Spatial reasoning question records

=-=-=

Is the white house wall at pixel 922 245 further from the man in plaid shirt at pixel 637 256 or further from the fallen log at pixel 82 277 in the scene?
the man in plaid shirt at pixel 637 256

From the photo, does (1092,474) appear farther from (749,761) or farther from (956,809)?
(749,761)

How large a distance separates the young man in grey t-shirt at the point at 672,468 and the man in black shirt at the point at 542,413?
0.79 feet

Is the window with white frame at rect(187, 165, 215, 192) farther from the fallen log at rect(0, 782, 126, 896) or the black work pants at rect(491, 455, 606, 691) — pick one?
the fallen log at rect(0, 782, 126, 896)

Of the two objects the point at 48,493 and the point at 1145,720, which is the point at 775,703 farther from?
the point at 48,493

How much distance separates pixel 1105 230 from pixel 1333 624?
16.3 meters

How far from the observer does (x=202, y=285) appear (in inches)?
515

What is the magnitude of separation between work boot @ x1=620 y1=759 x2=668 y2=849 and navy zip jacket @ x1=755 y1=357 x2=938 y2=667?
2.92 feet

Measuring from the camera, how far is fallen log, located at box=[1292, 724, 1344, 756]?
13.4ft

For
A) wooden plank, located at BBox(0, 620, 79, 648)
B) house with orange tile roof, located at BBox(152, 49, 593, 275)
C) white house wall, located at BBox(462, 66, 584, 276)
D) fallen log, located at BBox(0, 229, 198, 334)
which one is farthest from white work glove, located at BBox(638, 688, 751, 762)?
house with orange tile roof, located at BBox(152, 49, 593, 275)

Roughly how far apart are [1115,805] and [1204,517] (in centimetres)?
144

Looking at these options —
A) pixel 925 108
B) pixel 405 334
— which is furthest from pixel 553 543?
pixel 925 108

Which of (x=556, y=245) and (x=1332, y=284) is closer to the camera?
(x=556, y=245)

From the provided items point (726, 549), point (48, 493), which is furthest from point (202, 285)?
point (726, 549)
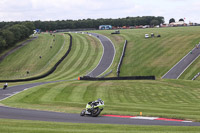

=-=-=

* [STATED GOAL] Copy out all of the lines above word for word, leaving out the picture.

* [COMPLETE OUTPUT]
Is the white house wall at pixel 922 245 further from the man in plaid shirt at pixel 637 256 or further from the fallen log at pixel 82 277 in the scene?
the man in plaid shirt at pixel 637 256

From the photo, does (1092,474) appear farther from (749,761) or farther from (956,809)?
(749,761)

How large a distance separates the young man in grey t-shirt at the point at 672,468 and the man in black shirt at the point at 542,413?
0.79 feet

Is the window with white frame at rect(187, 165, 215, 192) farther from the fallen log at rect(0, 782, 126, 896) or the black work pants at rect(491, 455, 606, 691) — pick one?
the fallen log at rect(0, 782, 126, 896)

Of the two objects the point at 48,493 and the point at 1145,720, which is the point at 775,703 farther from?
the point at 48,493

How much distance separates pixel 1105 230 from pixel 1333 624?
16.3 meters

How far from the observer does (x=202, y=285) appear (in inches)?
515

What is the magnitude of separation between work boot @ x1=620 y1=759 x2=668 y2=849 and navy zip jacket @ x1=755 y1=357 x2=938 y2=667?
2.92 feet

Measuring from the camera, how far is fallen log, located at box=[1292, 724, 1344, 756]?
13.4ft

For
A) wooden plank, located at BBox(0, 620, 79, 648)
B) house with orange tile roof, located at BBox(152, 49, 593, 275)
C) white house wall, located at BBox(462, 66, 584, 276)
D) fallen log, located at BBox(0, 229, 198, 334)
which one is farthest from white work glove, located at BBox(638, 688, 751, 762)?
house with orange tile roof, located at BBox(152, 49, 593, 275)

Roughly how far apart are [1115,805] and [1204,517] (in centimetres)?
144

Looking at these options —
A) pixel 925 108
B) pixel 405 334
— which is furthest from pixel 553 543?
pixel 925 108

Which of (x=556, y=245) and (x=1332, y=284) is closer to the camera?
(x=556, y=245)

From the provided items point (726, 549), point (48, 493), which is furthest from point (202, 285)?
point (726, 549)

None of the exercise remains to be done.